Transcribe only part of the material below: the lines from the one containing "We Love You Fayetteville T-Shirt" through the one containing "Sul sentiero degli", inclusive, exactly as written.

> [Source data]:
· · ·

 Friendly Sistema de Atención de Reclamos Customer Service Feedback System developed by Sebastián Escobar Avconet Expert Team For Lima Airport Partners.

· · ·

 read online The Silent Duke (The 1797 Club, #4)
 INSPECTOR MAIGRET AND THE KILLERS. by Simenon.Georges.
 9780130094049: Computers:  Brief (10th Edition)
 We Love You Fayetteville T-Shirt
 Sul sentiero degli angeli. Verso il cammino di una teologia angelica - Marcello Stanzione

· · ·

> [Answer to the problem]:
 We Love You Fayetteville T-Shirt
 Sul sentiero degli angeli. Verso il cammino di una teologia angelica - Marcello Stanzione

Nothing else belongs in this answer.